Extending the Electrochemical Window of Na⁺ Halide Nanocomposite Solid Electrolytes for 5 V‑Class All-Solid-State Na-Ion Batteries

This study introduces a Na⁺ fluorinated halide nanocomposite solid electrolyte (HNSE), ZrO₂-2Na₂ZrCl₅F, synthesized through a mechanochemical reaction using Na₂O. This HNSE exhibits a substantial improvement in Na⁺ conductivity (2.1 × 10^–5 S cm^–1 at 30 °C) compared to Na₂ZrCl₅F (2.0 × 10^–7 S cm^–1).
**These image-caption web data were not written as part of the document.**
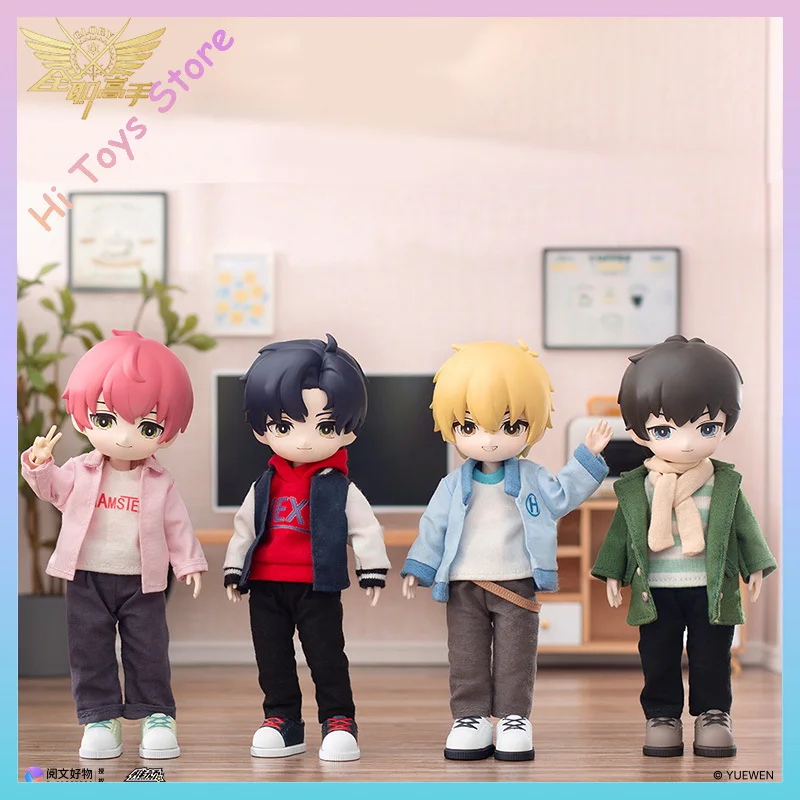 

In Stock Original The King'S Avatar Blind Box Bjd Daily Series Mystery Box The King'S Avatar Doll Children Toys Birthday Gift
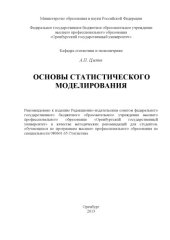 book Основы статистического моделирования (160,00 руб.)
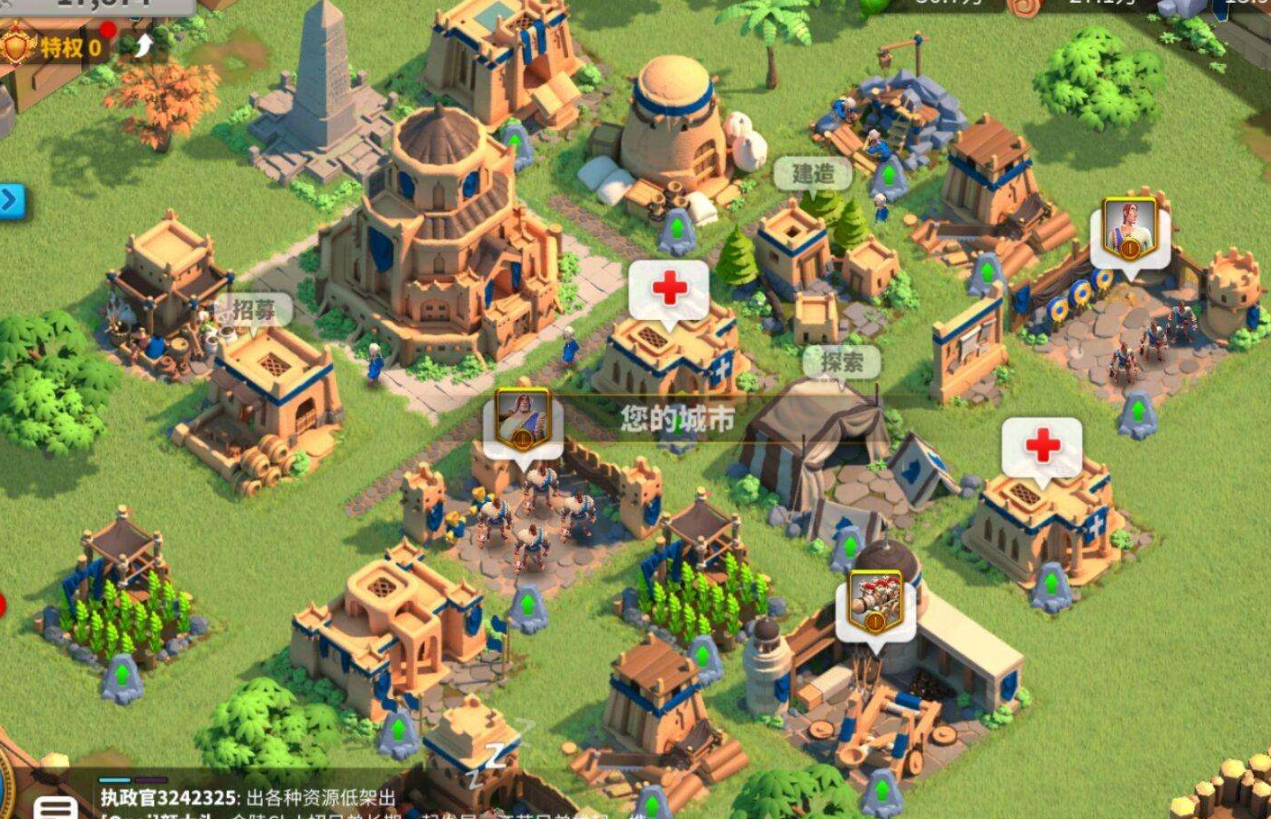 万国觉醒盟战怎么降低损失 万国觉醒盟战怎么降低损失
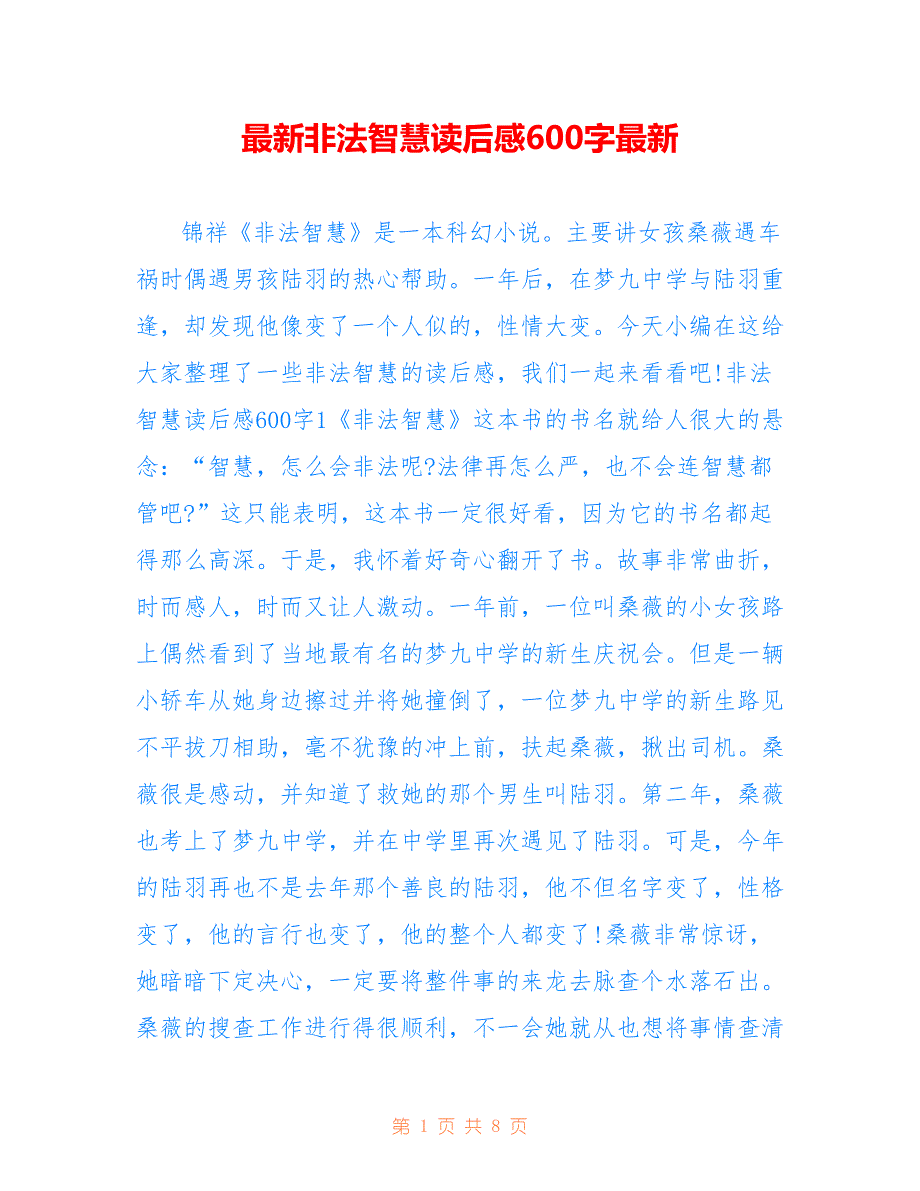 最新非法智慧读后感600字最新_第1页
The significant reduction in ionic conductivity of Na₂ZrCl₅F relative to Na₂ZrCl₆ (2.0 × 10^–5 S cm^–1) is elucidated through synchrotron pair distribution function (PDF) analysis. Structural insights, including the fine structure of the ZrO₂ nanograins embedded in an amorphous Na₂ZrCl₅F matrix and the potential O-substituted interphase, are revealed through X-ray absorption spectroscopy, PDF, and cryogenic transmission electron microscopy. Fluorinated HNSEs offer exceptional electrochemical oxidative stability up to 5 V (vs Na/Na⁺), enabling high-voltage cathode applications. Na_0.66Ni_0.1Co_0.1Mn_0.8O₂||Na₃Sn all-solid-state cells using ZrO₂-2Na₂ZrCl₅F as the catholyte demonstrate enhanced performance at 30 °C compared to cells using Na₂ZrCl₆ (47.4% capacity retention after 100 cycles vs 35.3% using Na₂ZrCl₆).